Goal of the exercise — Reproduce word for word the part of the Jimmie Rodgers text starting at "The recordings were" and ending at "Rodgers into stardom.".

Later that year, Jimmie traveled to Asheville, North Carolina. In February 1927, Asheville’s first radio station, WWNC, went on the air, and on April 18, Jimmie and Otis Kuykendall performed for the first time on the station. A few months later, Jimmie recruited a group from Tennessee called the Tenneva Ramblers and they secured a weekly slot on the station as the Jimmie Rodgers Entertainers. A review in The Asheville Times remarked that “Jimmy [sic] Rodgers and his entertainers managed ... with a type of music quite different than the station’s usual material, but a kind that finds a cordial reception from a large audience.” Another columnist said, “Whoever that fellow is, he either is a winner or he is going to be.”

 

The Tenneva Ramblers hailed from Bristol, Tennessee, and in late July of 1927, Rodgers’ bandmates got word that Ralph Peer of the Victor Talking Machine Company was coming to Bristol to record area musicians. Rodgers and the group arrived in Bristol on August 3 and auditioned for Peer, who agreed to record them the next day. That night the band argued about how it would be billed on the record, which led Jimmie to declare, “All right ... I’ll just sing one myself.”

 

On August 4, Jimmie Rodgers recorded two songs: “Sleep, Baby, Sleep” and “The Soldier’s Sweetheart.” For the recordings, he received $100.

 

The recordings were released on October 7, 1927, to modest success. In November of that year, Peer recorded Rodgers again at the Victor studios in Camden, New Jersey. Four songs made it out of this session: “Ben Dewberry’s Final Run,” “Mother Was a Lady,” “Away out on the Mountain” and “T for Texas.” In the next two years, “T for Texas” (released as “Blue Yodel”) sold nearly half a million copies, rocketing Rodgers into stardom.

In the next few years, Rodgers did a movie short, "The Singing Brakeman", and made various recordings across the country. He toured the Midwest with humorist Will Rogers. On July 16, 1930, he even recorded “Blue Yodel No. 9” (also known as “Standin’ on the Corner”) with a young jazz trumpeter named Louis Armstrong, whose wife, Lillian, played piano on the track.

 

Rodgers’ next to last recordings were made in August 1932 in Camden, and it was clear that TB was getting the better of him. He had given up touring by then but did have a weekly radio show in San Antonio, Texas, where he’d relocated when “T for Texas” became a hit.

Data for review —
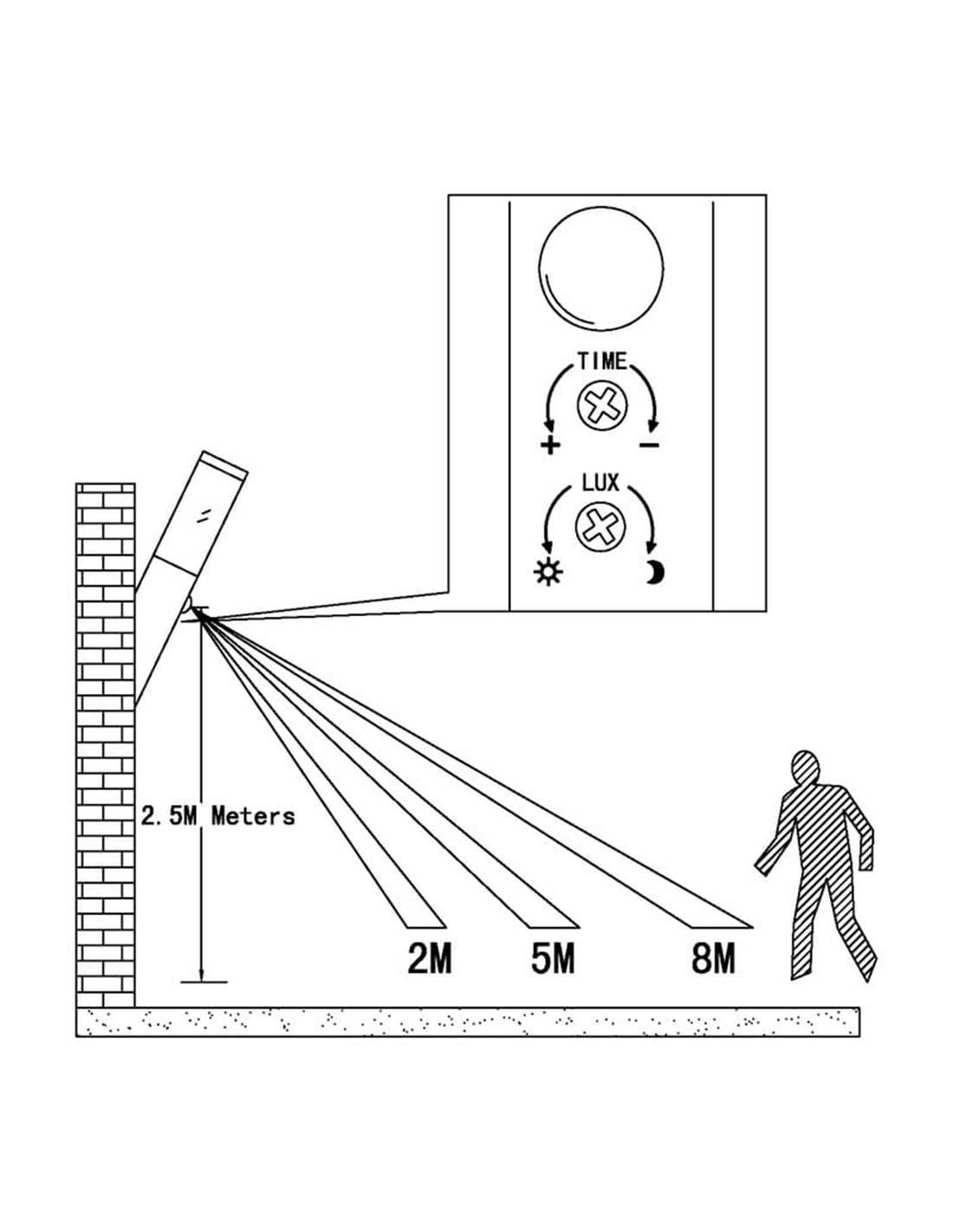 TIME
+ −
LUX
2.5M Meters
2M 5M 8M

--

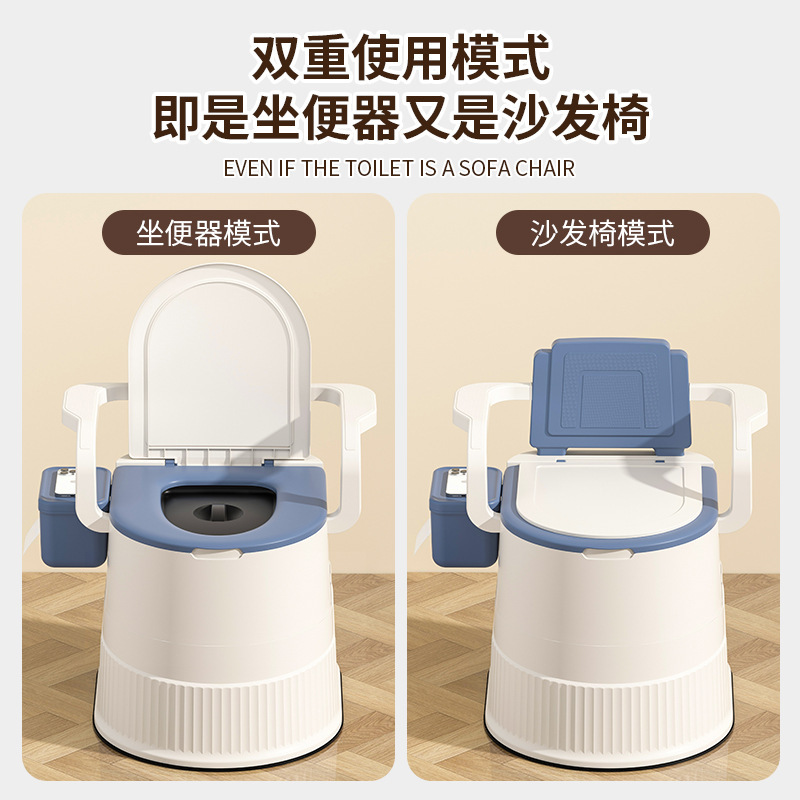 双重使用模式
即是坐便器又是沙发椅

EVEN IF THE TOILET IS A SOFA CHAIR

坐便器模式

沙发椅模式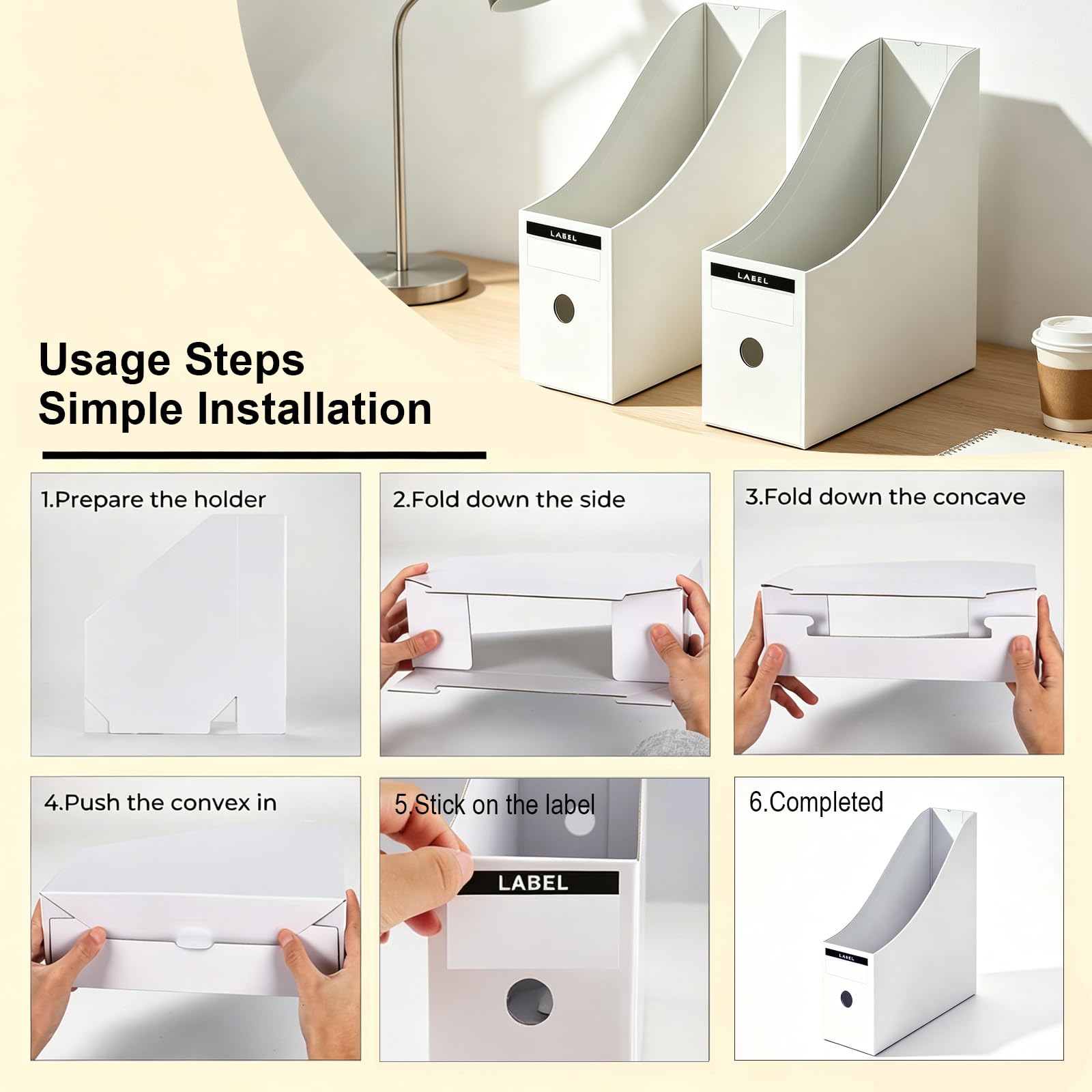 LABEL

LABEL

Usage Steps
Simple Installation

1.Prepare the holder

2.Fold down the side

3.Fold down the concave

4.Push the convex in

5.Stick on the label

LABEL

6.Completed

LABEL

Your response —
The recordings were released on October 7, 1927, to modest success. In November of that year, Peer recorded Rodgers again at the Victor studios in Camden, New Jersey. Four songs made it out of this session: “Ben Dewberry’s Final Run,” “Mother Was a Lady,” “Away out on the Mountain” and “T for Texas.” In the next two years, “T for Texas” (released as “Blue Yodel”) sold nearly half a million copies, rocketing Rodgers into stardom.